> SOURCE
'''
You are viewing a plain text version of this content. The canonical link for it is here.
Posted to issues-all@impala.apache.org by "carolinchen (Jira)" <ji...@apache.org> on 2022/01/25 03:51:00 UTC

[jira] [Created] (IMPALA-11085) Partition key scan optimization may return incorrect results when partition file have more than one block

carolinchen created IMPALA-11085:
------------------------------------

             Summary: Partition key scan optimization may return incorrect results when partition file have more than one block
                 Key: IMPALA-11085
                 URL: https://issues.apache.org/jira/browse/IMPALA-11085
             Project: IMPALA
          Issue Type: Bug
            Reporter: carolinchen
            Assignee: carolinchen


In https://issues.apache.org/jira/browse/IMPALA-8834  will only generate one scan range for partition key's scan, but it may cause wrong result. 

In this case, when a partition file with more than one block:
 # The planner will only transforms the first block into TScanRange,  which does not include footer.
 # The backend can't find the split with the footer,  so that can neither parse the footer nor do the scan.

so that  the paritition key scan's result will be incorrect. 

 

see this snippet in HdfsScanNode.java:

 
{code:java}
private Pair<Boolean, Long> transformBlocksToScanRanges(
    FeFsPartition partition, FileDescriptor fileDesc, 
    boolean fsHasBlocks, long scanRangeBytesLimit, 
    Analyzer analyzer) { 
    for (int i = 0; i < fileDesc.getNumFileBlocks(); ++i) {
      // Only generate one scan range for partition key scans.
'''
> SHORT PROBLEM 1
From the listing below, pull out each line that contains the string "pixel".

> RAW RECORDS
'''
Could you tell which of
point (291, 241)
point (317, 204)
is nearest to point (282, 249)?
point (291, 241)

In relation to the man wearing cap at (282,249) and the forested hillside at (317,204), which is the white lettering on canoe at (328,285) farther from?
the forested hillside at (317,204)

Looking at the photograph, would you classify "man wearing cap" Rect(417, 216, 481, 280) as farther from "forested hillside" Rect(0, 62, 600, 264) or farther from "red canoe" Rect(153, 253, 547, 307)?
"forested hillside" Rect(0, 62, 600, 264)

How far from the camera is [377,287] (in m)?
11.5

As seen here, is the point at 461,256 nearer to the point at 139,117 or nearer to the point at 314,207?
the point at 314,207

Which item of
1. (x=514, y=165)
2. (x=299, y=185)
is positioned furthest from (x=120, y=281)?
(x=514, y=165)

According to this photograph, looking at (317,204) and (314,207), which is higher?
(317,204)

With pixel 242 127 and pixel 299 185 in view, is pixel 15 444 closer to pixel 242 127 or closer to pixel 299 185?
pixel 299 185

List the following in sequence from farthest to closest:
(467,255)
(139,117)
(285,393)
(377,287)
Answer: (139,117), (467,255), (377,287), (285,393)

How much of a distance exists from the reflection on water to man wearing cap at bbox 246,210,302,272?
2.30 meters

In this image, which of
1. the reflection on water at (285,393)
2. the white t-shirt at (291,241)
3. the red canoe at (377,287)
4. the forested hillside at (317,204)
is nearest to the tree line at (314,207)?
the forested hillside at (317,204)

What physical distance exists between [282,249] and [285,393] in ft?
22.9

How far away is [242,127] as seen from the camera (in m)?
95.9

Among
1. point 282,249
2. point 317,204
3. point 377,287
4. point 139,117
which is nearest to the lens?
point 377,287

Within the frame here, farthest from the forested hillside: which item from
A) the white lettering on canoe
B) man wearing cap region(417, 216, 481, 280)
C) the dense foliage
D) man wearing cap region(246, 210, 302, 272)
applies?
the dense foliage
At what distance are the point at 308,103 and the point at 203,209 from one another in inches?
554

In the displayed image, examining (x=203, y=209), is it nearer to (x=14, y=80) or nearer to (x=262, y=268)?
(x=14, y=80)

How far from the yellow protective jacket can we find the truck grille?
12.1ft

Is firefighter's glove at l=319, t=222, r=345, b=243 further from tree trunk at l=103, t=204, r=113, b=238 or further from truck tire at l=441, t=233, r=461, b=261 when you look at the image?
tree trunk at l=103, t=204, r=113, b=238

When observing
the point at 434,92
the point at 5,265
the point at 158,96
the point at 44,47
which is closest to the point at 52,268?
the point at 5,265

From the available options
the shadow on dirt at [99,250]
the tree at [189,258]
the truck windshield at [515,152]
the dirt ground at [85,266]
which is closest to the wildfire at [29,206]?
'''
> SHORT PROBLEM 2
Using the issue report above, mark each statement yes or no and quote the words from the report that decide it: (a) The person who reported the issue is also its assignee. (b) The planner turns every block of a multi-block partition file into a scan range. (c) The code snippet shown comes from HdfsScanNode.java.

> COMPLETE RESPONSE 1
With pixel 242 127 and pixel 299 185 in view, is pixel 15 444 closer to pixel 242 127 or closer to pixel 299 185?
pixel 299 185

> COMPLETE RESPONSE 2
(a) Yes: "Reporter: carolinchen" and "Assignee: carolinchen".
(b) No: "The planner will only transforms the first block into TScanRange".
(c) Yes: "see this snippet in HdfsScanNode.java".